Segment Start: Extract
The structuring of the clinical pathway is quite important in order to ensure minimal variation in the diagnoses and procedures within the pathway, in order that the consumption of resources remains homogeneous. Obviously and critically, the method chosen is important because different methods will give different results on costs based on the underlying assumptions and characteristics of services.
Hospitals could influence outcome
Costing is a necessarily complex exercise and influenced by multiple variables such as salaries, cost of real estate and hospital utilisation rates. In the interest of transparency, the ‘study’ should have displayed one such clinical pathway for any of the procedures identified for the cost analysis.
The study says that for indirect costs, apportionment of overheads was done according to the logic as specified by each of the hospitals. These methodological choices would in fact lead to arbitrary costing, where hospital managements could include or exclude any overhead, especially being aware that the outcomes of this study would then be used to put pressure on the government to increase reimbursement rates. As acknowledged in the report itself, costing has been left to the private hospital to disclose. It is a no-brainer that a private hospital participating in this study would be well aware that their reimbursements for government schemes would be as high or as low as they quote for the study.
Some mission hospitals pay their staff a regular salary, while many corporates pay consultants fees based on number of surgeries performed. How are these costs comparable?
The ‘study’ states that for drugs and consumables, the purchase costs were used but for investigations, the cost was decided by the hospital. Why was purchase cost also not used here?
The sub-committee states that package rates are uniform across all types of patients for a particular procedure with no provision for any associated co-morbid conditions or complications. However, they make no mention of whether this was factored into their own costing process.
Segment End: Extract
Segment Start: Supplied records
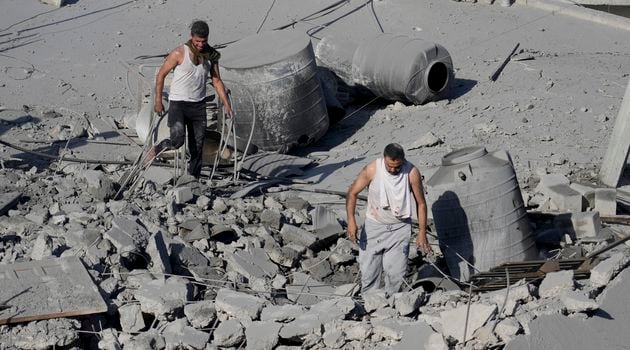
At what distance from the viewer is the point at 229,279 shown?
7.98m

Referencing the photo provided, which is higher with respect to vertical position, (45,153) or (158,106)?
(158,106)

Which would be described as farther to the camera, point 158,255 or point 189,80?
point 189,80

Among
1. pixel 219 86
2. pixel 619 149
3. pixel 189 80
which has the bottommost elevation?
pixel 619 149

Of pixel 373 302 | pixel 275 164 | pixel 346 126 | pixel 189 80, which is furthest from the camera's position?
pixel 346 126

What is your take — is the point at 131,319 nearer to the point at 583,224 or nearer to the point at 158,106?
the point at 158,106

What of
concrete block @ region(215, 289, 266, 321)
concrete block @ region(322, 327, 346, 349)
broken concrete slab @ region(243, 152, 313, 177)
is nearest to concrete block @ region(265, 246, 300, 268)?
concrete block @ region(215, 289, 266, 321)

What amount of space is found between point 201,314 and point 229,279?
971 mm

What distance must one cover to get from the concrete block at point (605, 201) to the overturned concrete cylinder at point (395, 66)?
4041 millimetres

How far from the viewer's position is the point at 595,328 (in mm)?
6590

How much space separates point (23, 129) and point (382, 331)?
7.18m

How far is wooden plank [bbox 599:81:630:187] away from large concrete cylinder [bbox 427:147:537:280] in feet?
6.04

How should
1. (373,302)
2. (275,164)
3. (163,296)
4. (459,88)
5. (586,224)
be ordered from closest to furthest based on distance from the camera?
(373,302) → (163,296) → (586,224) → (275,164) → (459,88)

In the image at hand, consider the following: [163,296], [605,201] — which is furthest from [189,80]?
[605,201]

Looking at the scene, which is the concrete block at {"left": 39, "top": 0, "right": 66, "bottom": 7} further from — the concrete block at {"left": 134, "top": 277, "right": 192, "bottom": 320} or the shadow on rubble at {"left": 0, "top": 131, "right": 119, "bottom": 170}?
the concrete block at {"left": 134, "top": 277, "right": 192, "bottom": 320}
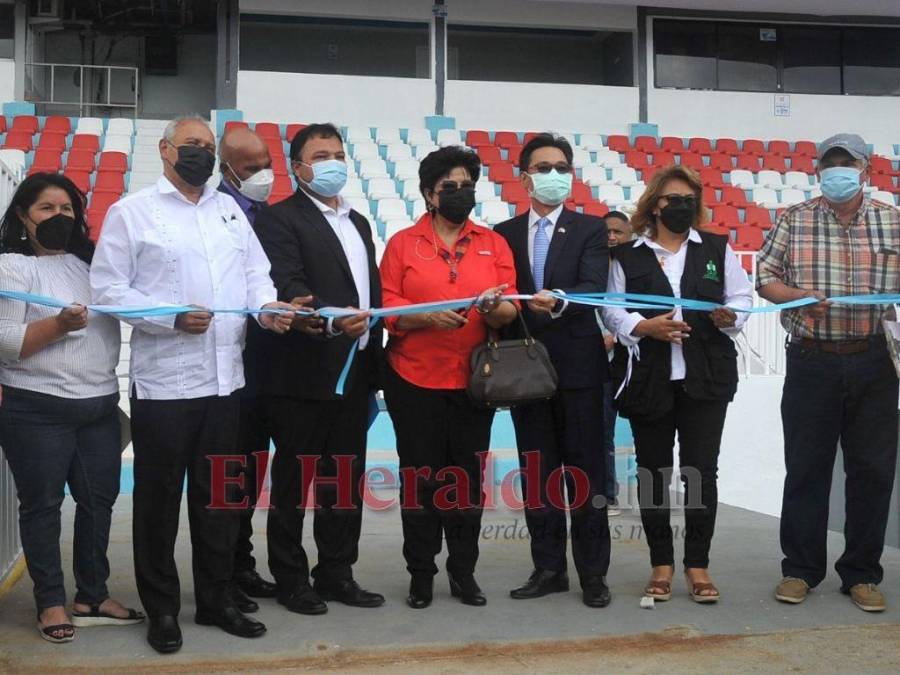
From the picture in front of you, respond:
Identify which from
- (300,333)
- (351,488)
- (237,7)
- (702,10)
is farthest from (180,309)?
(702,10)

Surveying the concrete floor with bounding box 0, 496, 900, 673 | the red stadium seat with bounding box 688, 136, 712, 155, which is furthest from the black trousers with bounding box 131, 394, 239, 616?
the red stadium seat with bounding box 688, 136, 712, 155

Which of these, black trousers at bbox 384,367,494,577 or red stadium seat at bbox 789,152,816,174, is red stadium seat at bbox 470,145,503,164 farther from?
black trousers at bbox 384,367,494,577

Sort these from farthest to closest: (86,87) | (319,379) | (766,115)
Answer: (86,87), (766,115), (319,379)

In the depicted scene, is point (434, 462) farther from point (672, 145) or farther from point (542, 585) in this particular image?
point (672, 145)

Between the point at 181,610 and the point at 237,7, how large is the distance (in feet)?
44.3

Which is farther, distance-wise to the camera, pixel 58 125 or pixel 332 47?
pixel 332 47

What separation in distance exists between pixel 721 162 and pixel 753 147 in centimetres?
97

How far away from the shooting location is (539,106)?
52.1ft

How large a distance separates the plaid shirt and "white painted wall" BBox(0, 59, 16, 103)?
14123 millimetres

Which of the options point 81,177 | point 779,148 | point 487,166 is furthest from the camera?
point 779,148

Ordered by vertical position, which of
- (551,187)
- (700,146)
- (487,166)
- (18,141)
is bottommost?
(551,187)

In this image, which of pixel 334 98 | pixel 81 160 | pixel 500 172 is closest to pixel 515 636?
pixel 81 160

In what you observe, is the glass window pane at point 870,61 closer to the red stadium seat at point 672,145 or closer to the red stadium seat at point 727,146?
the red stadium seat at point 727,146

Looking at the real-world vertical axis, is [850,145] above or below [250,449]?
above
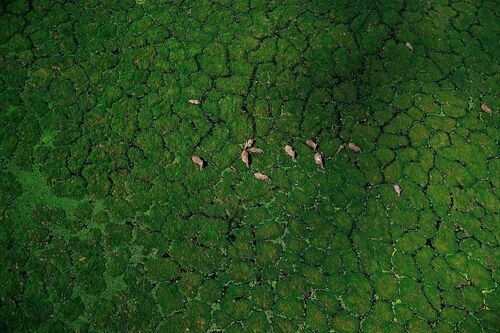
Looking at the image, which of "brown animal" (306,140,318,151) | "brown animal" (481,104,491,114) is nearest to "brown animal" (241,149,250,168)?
"brown animal" (306,140,318,151)

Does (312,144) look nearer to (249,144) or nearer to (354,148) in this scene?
(354,148)

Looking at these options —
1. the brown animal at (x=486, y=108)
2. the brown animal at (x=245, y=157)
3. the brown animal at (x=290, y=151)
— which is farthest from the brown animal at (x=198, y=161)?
the brown animal at (x=486, y=108)

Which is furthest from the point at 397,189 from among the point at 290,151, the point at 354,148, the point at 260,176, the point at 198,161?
the point at 198,161

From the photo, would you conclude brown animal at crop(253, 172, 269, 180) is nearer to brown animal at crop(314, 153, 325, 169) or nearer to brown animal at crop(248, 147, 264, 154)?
brown animal at crop(248, 147, 264, 154)

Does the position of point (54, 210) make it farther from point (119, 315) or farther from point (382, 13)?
point (382, 13)

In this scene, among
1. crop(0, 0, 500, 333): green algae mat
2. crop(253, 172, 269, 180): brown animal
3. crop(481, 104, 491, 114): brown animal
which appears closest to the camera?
crop(0, 0, 500, 333): green algae mat

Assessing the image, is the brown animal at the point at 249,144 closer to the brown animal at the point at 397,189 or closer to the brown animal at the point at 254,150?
the brown animal at the point at 254,150
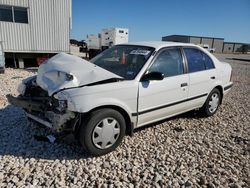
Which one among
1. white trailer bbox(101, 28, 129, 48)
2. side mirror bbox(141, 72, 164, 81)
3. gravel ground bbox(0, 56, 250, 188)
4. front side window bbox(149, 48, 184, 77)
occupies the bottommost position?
gravel ground bbox(0, 56, 250, 188)

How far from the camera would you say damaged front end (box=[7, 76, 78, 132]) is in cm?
300

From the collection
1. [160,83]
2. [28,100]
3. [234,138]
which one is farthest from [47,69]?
[234,138]

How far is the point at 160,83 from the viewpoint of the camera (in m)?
3.77

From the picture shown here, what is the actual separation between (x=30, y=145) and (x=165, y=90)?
2356mm

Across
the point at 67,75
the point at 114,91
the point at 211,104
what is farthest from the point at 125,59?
the point at 211,104

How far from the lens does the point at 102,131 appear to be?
321cm

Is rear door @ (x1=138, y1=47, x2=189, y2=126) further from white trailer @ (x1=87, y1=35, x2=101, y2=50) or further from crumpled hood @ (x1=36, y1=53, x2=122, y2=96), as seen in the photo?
white trailer @ (x1=87, y1=35, x2=101, y2=50)

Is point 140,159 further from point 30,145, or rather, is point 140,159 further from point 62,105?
point 30,145

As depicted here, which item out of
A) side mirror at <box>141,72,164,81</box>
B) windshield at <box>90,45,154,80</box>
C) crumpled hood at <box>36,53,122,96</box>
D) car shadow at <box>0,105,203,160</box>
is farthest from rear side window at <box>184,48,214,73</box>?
crumpled hood at <box>36,53,122,96</box>


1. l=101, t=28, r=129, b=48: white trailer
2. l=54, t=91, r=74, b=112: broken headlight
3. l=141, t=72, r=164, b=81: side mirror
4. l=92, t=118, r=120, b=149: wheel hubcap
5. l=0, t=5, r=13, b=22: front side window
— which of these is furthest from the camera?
l=101, t=28, r=129, b=48: white trailer

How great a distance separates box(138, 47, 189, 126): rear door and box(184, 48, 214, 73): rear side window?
0.24m

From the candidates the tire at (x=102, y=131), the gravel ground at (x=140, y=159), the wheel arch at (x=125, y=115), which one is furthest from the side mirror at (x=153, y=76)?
the gravel ground at (x=140, y=159)

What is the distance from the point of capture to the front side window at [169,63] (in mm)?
3830

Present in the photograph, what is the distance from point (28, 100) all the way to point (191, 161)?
2.54 meters
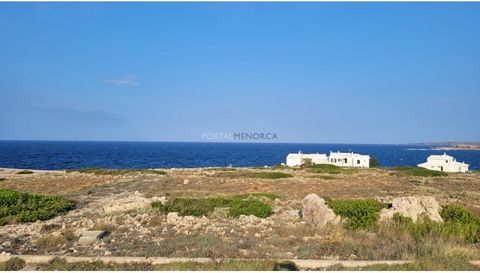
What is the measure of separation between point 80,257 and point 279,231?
20.9 ft

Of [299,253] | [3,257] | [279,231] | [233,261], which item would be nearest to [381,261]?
[299,253]

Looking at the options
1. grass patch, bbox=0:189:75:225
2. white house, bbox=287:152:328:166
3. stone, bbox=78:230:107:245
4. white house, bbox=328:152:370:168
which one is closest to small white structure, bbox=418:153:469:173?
white house, bbox=328:152:370:168

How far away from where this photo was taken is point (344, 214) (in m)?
15.6

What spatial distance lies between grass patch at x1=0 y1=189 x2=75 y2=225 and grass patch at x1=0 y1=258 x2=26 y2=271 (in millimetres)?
7055

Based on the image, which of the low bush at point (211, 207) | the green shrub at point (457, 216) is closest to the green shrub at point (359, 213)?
the green shrub at point (457, 216)

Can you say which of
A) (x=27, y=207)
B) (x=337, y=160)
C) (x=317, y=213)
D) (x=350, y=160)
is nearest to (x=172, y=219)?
(x=317, y=213)

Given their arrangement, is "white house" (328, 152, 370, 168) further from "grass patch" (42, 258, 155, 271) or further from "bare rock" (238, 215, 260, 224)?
"grass patch" (42, 258, 155, 271)

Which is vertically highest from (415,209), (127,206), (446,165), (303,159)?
(415,209)

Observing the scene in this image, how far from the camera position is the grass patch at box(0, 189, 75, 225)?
16.2 metres

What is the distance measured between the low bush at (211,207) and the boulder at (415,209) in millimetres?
4939

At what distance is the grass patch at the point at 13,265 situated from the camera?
9019mm

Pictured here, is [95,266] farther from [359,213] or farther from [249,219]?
[359,213]

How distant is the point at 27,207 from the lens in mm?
18141

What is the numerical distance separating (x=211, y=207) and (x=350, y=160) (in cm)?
5868
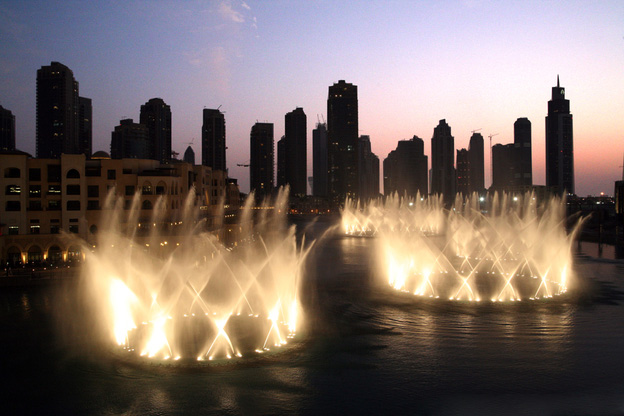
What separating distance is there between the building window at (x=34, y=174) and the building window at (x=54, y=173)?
1173 mm

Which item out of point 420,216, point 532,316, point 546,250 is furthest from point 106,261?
point 420,216

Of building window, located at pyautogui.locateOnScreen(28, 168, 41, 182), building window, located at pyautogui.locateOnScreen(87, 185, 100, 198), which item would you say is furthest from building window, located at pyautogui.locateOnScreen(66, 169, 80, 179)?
building window, located at pyautogui.locateOnScreen(28, 168, 41, 182)

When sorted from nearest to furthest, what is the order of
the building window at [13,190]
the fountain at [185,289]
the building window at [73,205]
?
the fountain at [185,289], the building window at [13,190], the building window at [73,205]

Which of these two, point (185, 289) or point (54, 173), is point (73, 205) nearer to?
point (54, 173)

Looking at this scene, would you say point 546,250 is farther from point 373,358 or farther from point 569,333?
point 373,358

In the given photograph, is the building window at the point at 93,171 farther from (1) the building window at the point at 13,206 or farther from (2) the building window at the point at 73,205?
(1) the building window at the point at 13,206

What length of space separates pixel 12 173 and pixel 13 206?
4.03 m

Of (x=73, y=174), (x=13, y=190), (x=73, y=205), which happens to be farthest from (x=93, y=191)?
(x=13, y=190)

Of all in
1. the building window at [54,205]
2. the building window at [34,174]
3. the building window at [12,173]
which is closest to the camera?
the building window at [12,173]

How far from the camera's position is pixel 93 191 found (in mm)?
60469

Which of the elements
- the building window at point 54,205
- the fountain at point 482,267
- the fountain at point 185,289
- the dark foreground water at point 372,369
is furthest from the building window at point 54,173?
the fountain at point 482,267

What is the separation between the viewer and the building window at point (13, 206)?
184ft

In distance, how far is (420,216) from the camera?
440 ft

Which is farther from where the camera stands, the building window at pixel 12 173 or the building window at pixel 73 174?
the building window at pixel 73 174
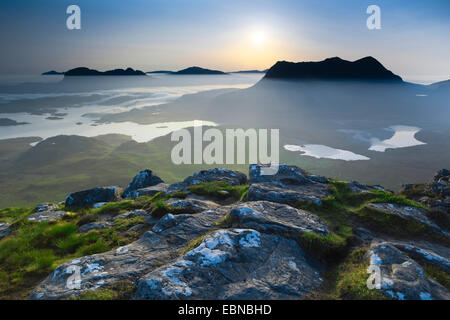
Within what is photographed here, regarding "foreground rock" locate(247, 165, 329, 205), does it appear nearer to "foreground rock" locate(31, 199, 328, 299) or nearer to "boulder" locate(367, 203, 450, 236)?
"boulder" locate(367, 203, 450, 236)

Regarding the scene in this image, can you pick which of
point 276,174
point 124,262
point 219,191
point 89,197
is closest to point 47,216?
point 89,197

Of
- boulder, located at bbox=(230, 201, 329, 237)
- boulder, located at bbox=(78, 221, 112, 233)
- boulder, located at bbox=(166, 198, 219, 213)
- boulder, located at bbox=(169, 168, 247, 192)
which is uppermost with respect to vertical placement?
boulder, located at bbox=(230, 201, 329, 237)

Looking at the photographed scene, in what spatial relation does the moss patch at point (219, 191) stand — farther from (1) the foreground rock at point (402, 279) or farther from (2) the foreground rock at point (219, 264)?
(1) the foreground rock at point (402, 279)

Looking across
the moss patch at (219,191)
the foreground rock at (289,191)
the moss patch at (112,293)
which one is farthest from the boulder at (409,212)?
the moss patch at (112,293)

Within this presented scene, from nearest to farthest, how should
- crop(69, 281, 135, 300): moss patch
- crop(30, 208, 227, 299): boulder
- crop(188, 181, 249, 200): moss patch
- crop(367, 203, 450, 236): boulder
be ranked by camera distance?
1. crop(69, 281, 135, 300): moss patch
2. crop(30, 208, 227, 299): boulder
3. crop(367, 203, 450, 236): boulder
4. crop(188, 181, 249, 200): moss patch

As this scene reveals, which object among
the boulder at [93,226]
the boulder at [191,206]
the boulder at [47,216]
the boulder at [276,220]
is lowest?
the boulder at [47,216]

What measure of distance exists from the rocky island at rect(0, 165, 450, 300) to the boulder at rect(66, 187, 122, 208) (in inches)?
295

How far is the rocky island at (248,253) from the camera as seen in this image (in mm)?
6133

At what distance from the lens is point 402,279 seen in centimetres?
610

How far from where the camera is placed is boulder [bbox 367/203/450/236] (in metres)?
10.6

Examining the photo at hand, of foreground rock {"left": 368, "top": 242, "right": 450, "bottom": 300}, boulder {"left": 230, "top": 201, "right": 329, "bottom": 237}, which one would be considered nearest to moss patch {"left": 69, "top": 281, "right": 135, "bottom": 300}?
boulder {"left": 230, "top": 201, "right": 329, "bottom": 237}

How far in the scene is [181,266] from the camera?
6660mm

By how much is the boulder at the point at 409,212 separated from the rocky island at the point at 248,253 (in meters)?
0.08

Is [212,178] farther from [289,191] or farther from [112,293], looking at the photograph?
[112,293]
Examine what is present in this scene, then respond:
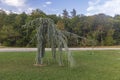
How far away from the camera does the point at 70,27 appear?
32.8 meters

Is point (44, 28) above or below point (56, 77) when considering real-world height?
above

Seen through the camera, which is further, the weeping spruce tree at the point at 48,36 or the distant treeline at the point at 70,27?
the distant treeline at the point at 70,27

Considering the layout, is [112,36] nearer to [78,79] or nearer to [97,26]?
[97,26]

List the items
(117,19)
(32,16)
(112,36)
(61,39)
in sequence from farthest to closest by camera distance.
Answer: (117,19)
(112,36)
(32,16)
(61,39)

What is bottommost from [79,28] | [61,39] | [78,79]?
[78,79]

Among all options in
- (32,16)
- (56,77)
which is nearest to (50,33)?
(56,77)

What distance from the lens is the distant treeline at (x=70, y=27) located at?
2945 cm

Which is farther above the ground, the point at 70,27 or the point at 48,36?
the point at 70,27

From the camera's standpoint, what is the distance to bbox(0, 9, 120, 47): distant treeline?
29.5 meters

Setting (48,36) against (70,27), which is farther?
(70,27)

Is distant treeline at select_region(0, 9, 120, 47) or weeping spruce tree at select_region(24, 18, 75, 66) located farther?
distant treeline at select_region(0, 9, 120, 47)

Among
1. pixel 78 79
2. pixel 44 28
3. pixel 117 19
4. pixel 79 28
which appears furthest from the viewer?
pixel 117 19

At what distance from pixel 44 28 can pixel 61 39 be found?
1356mm

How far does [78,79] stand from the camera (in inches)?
329
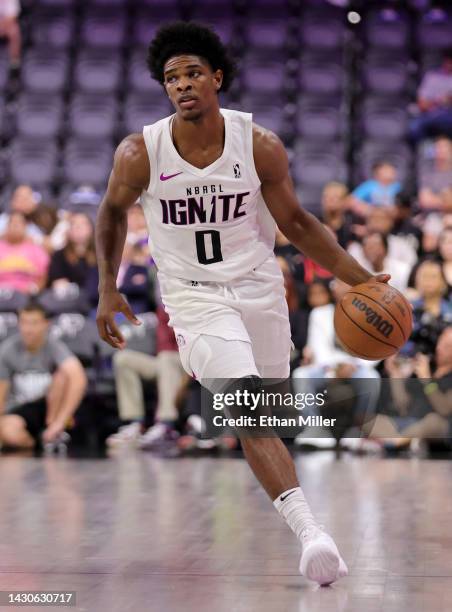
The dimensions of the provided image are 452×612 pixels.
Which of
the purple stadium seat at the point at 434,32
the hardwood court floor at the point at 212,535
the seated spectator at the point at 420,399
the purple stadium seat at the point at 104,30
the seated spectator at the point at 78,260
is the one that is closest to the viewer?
the hardwood court floor at the point at 212,535

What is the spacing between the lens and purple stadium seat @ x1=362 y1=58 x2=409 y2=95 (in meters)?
11.5

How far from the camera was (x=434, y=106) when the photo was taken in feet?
35.2

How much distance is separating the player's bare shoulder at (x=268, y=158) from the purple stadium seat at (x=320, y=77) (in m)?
7.59

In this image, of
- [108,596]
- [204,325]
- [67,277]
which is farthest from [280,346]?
Result: [67,277]

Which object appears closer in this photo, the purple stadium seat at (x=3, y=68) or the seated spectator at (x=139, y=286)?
the seated spectator at (x=139, y=286)

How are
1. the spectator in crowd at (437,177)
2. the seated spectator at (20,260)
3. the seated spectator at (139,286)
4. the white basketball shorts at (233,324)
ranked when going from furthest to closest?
the spectator in crowd at (437,177)
the seated spectator at (20,260)
the seated spectator at (139,286)
the white basketball shorts at (233,324)

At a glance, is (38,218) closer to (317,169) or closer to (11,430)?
(11,430)

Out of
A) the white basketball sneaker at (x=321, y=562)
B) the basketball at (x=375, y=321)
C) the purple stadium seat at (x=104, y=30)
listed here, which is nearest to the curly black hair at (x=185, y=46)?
the basketball at (x=375, y=321)

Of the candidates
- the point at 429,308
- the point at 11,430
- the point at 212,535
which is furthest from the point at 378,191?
the point at 212,535

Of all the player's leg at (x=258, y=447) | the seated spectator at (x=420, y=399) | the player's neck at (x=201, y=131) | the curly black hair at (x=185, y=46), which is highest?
the curly black hair at (x=185, y=46)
Segment End: Supplied records
Check your understanding:
1 > Return the hospital costing text from "Some mission hospitals" through "these costs comparable?", inclusive.
2 > Decide whether each statement below agrees with the hospital costing text. Answer yes or no for each, quoting the words of the text that settle it.
(a) Purchase costs were used for drugs and consumables.
(b) Overheads were apportioned by one logic applied to every hospital.
(c) Package rates make provision for co-morbid conditions.
3 > Answer these questions from the hospital costing text:
(a) Which variables are named as influencing costing?
(b) On what basis do many corporates pay consultants?
(c) Who decided the cost of investigations?

Answers for the exercise:
1 >
Some mission hospitals pay their staff a regular salary, while many corporates pay consultants fees based on number of surgeries performed. How are these costs comparable?

2 >
(a) Yes: "for drugs and consumables, the purchase costs were used"
(b) No: "apportionment of overheads was done according to the logic as specified by each of the hospitals"
(c) No: "package rates are uniform across all types of patients for a particular procedure with no provision for any associated co-morbid conditions or complications"

3 >
(a) Salaries, cost of real estate and hospital utilisation rates.
(b) Fees based on the number of surgeries performed.
(c) The hospital.